Diversification Opportunities for American Funds and Loomis Sayles
0.98 | Correlation Coefficient |
Almost no diversification
The 3 months correlation between American and Loomis is 0.98. Overlapping area represents the amount of risk that can be diversified away by holding American Funds Inflation and Loomis Sayles Inflation in the same portfolio, assuming nothing else is changed. The correlation between historical prices or returns on Loomis Sayles Inflation and American Funds is a relative statistical measure of the degree to which these equity instruments tend to move together. The correlation coefficient measures the extent to which returns on American Funds Inflation are associated (or correlated) with Loomis Sayles. Values of the correlation coefficient range from -1 to +1, where. The correlation of zero (0) is possible when the price movement of Loomis Sayles Inflation has no effect on the direction of American Funds i.e., American Funds and Loomis Sayles go up and down completely randomly.

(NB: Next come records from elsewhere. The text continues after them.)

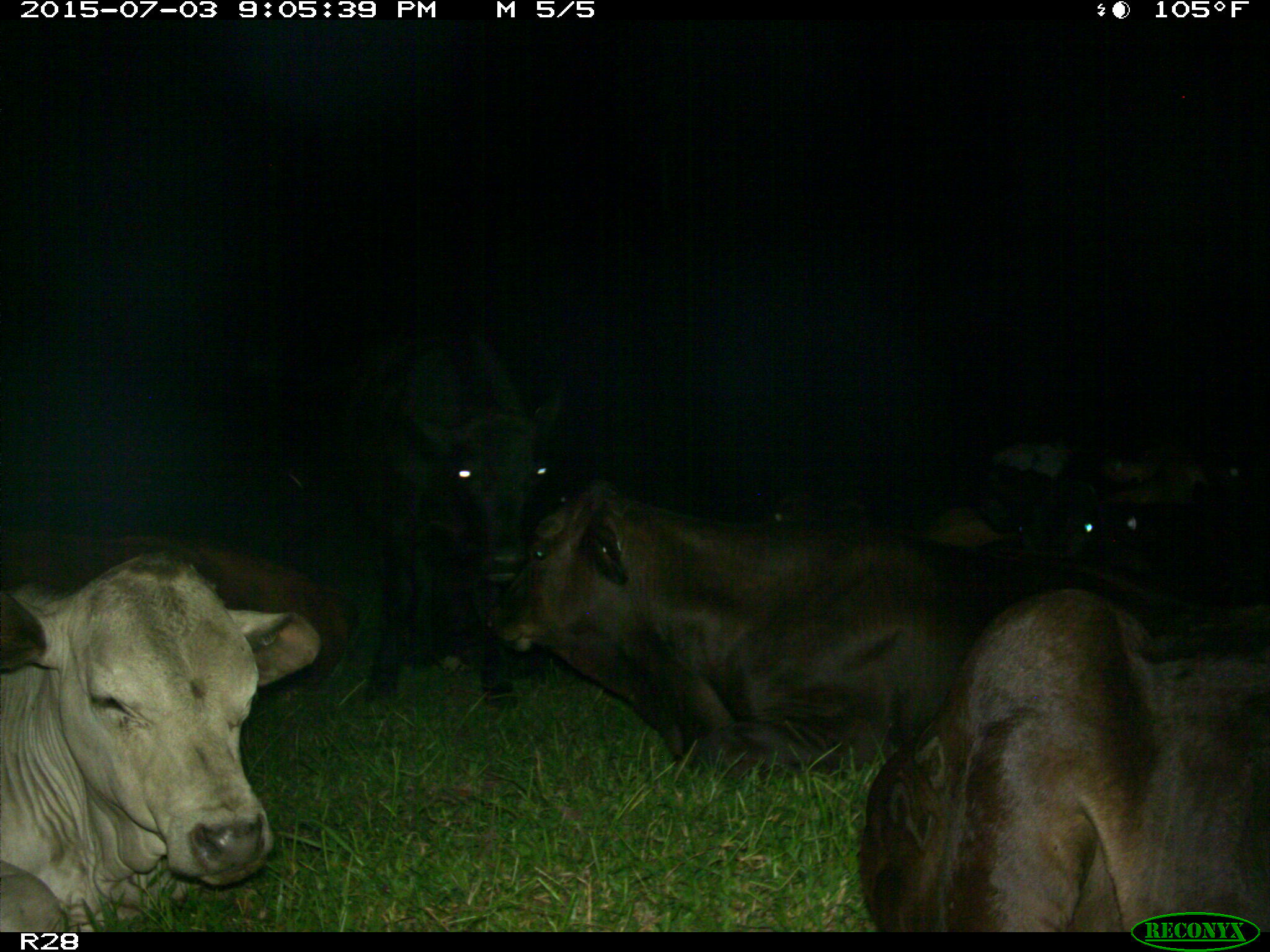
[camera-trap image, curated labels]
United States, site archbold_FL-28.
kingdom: Animalia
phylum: Chordata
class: Mammalia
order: Artiodactyla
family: Bovidae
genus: Bos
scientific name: Bos taurus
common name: domestic cow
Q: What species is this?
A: Bos taurus (domestic cow).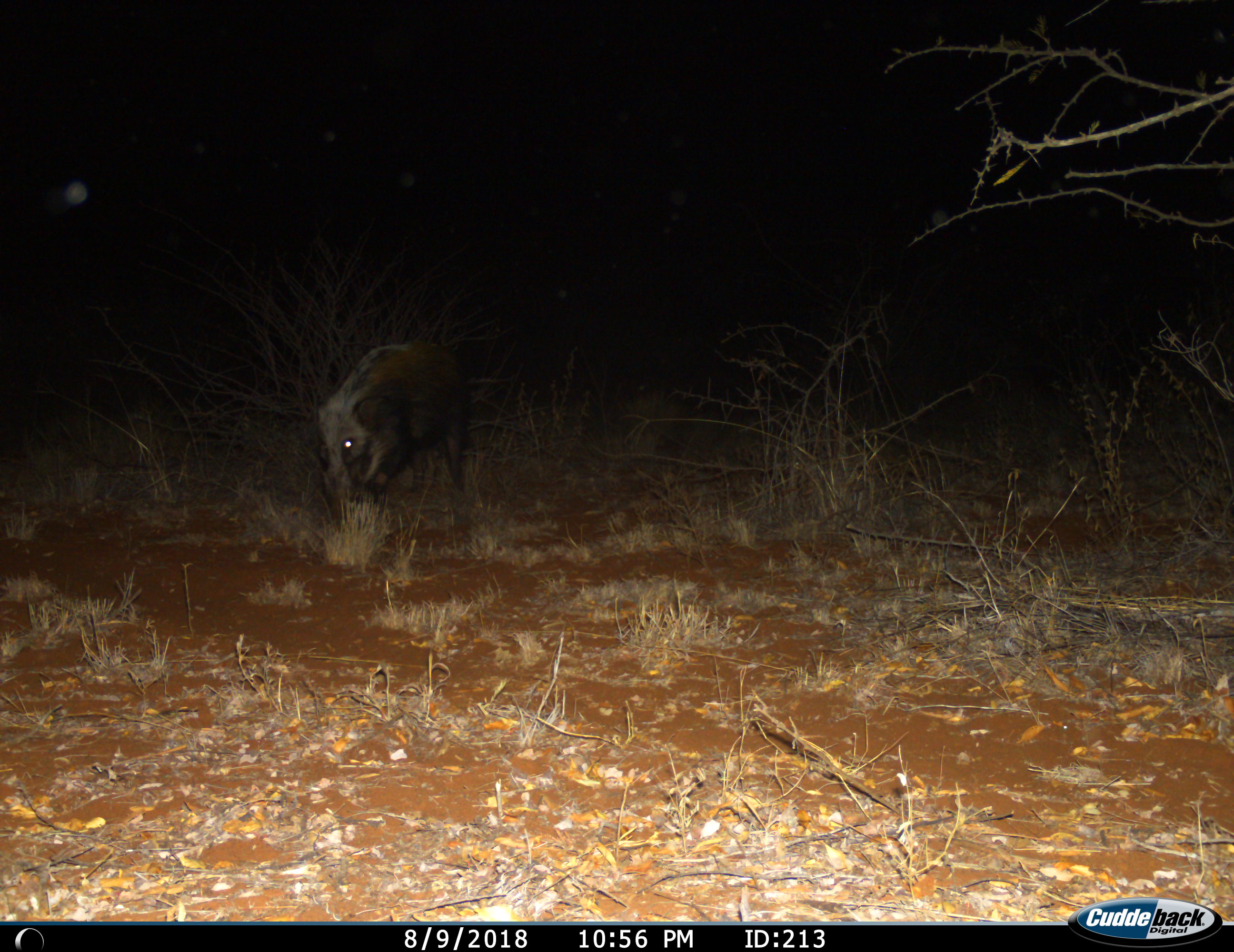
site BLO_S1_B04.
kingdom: Animalia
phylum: Chordata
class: Mammalia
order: Artiodactyla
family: Suidae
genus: Potamochoerus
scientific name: Potamochoerus larvatus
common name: bushpig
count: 1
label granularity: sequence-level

Pair Corralation between American Funds and Loomis Sayles
Assuming the 90 days horizon American Funds is expected to generate 1.04 times less return on investment than Loomis Sayles. But when comparing it to its historical volatility, American Funds Inflation is 1.01 times less risky than Loomis Sayles. It trades about 0.06 of its potential returns per unit of risk. Loomis Sayles Inflation is currently generating about 0.06 of returns per unit of risk over similar time horizon. If you would invest 905.00 in Loomis Sayles Inflation on August 30, 2024 and sell it today you would earn a total of 57.00 from holding Loomis Sayles Inflation or generate 6.3% return on investment over 90 days.

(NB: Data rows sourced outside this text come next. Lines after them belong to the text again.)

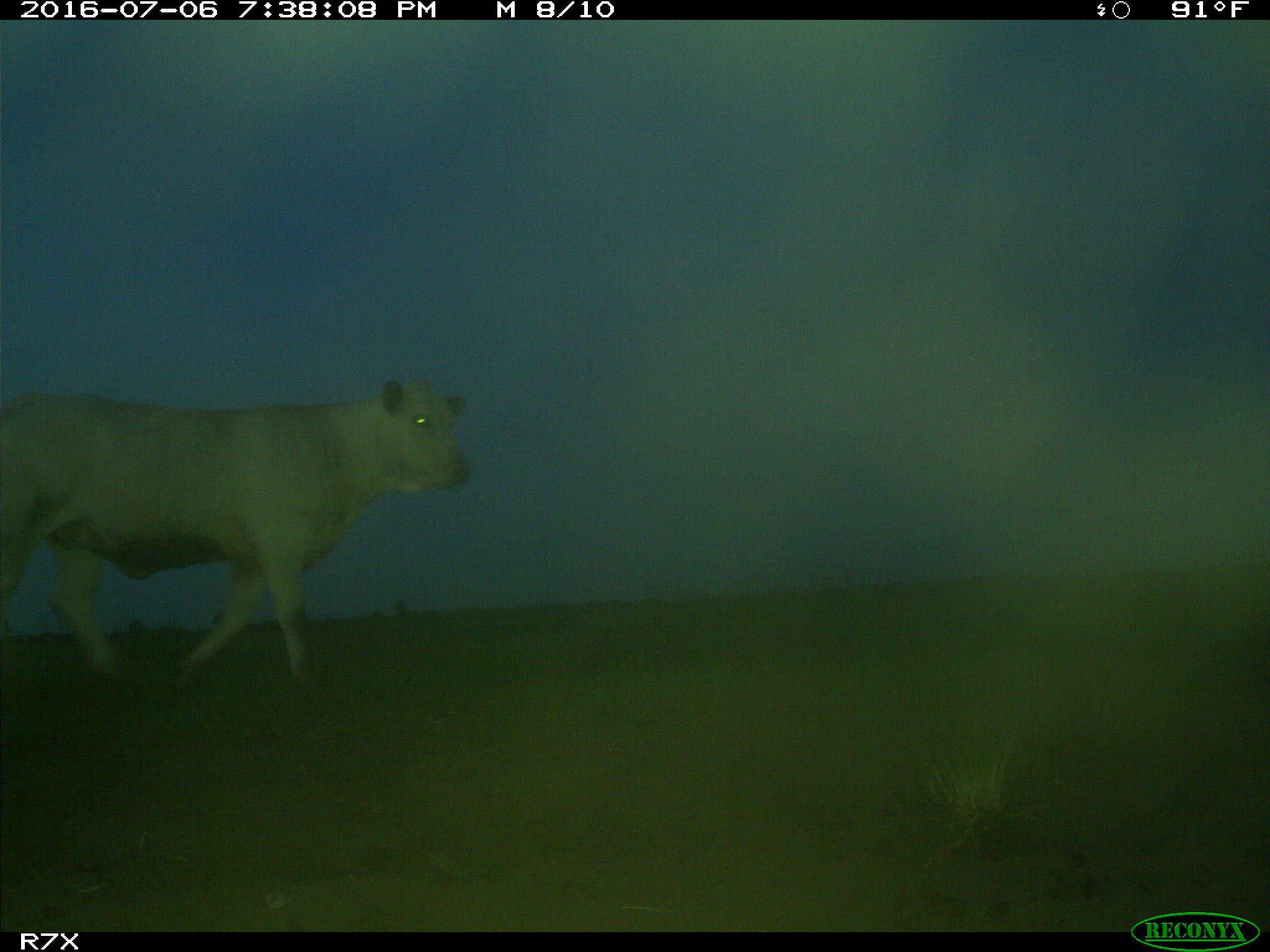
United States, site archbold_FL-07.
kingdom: Animalia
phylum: Chordata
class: Mammalia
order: Artiodactyla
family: Bovidae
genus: Bos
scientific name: Bos taurus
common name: domestic cow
Bos taurus (domestic cow).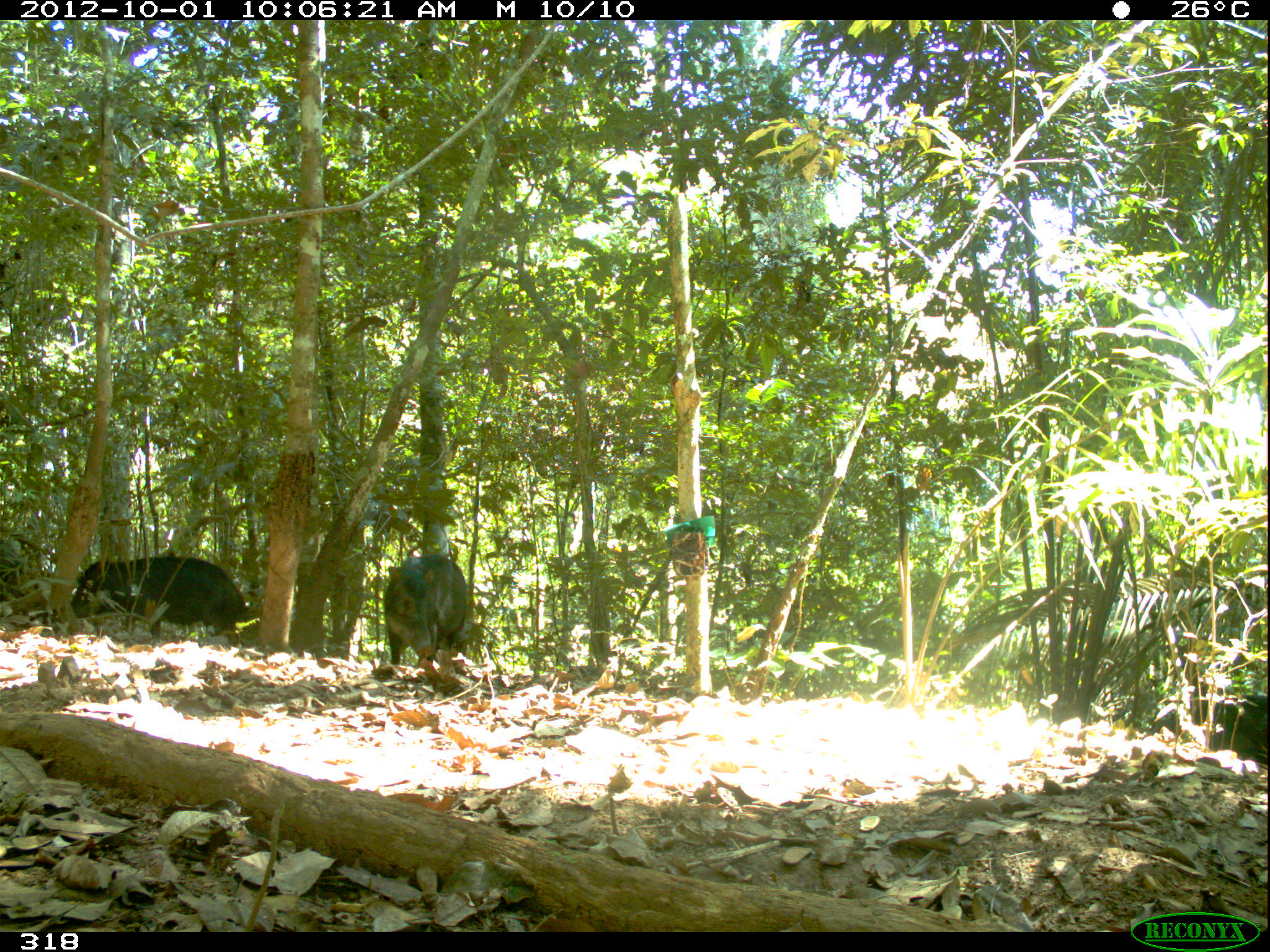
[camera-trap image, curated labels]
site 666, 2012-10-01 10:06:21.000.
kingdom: Animalia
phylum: Chordata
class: Mammalia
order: Artiodactyla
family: Tayassuidae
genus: Tayassu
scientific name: Tayassu pecari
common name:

Time Period | 3 Months [change] |
Direction | Moves Together |
Strength | Very Strong |
Accuracy | 100.0% |
Values | Daily Returns |
American Funds Inflation vs. Loomis Sayles Inflation
Performance |
Timeline |
American Funds Inflation |
Loomis Sayles Inflation |
American Funds and Loomis Sayles Volatility Contrast
Predicted Return Density |
Returns |
Pair Trading with American Funds and Loomis Sayles
The main advantage of trading using opposite American Funds and Loomis Sayles positions is that it hedges away some unsystematic risk. Because of two separate transactions, even if American Funds position performs unexpectedly, Loomis Sayles can make up some of the losses. Pair trading also minimizes risk from directional movements in the market. For example, if an entire industry or sector drops because of unexpected headlines, the short position in Loomis Sayles will offset losses from the drop in Loomis Sayles' long position.American Funds vs. Vanguard Inflation Protected Securities | American Funds vs. HUMANA INC | American Funds vs. Aquagold International | American Funds vs. Barloworld Ltd ADR |
Loomis Sayles vs. American Funds Inflation | Loomis Sayles vs. T Rowe Price | Loomis Sayles vs. Goldman Sachs Access | Loomis Sayles vs. Blackrock Gbl Emerging |
Check out your portfolio center.Note that this page's information should be used as a complementary analysis to find the right mix of equity instruments to add to your existing portfolios or create a brand new portfolio. You can also try the Crypto Correlations module to use cryptocurrency correlation module to diversify your cryptocurrency portfolio across multiple coins.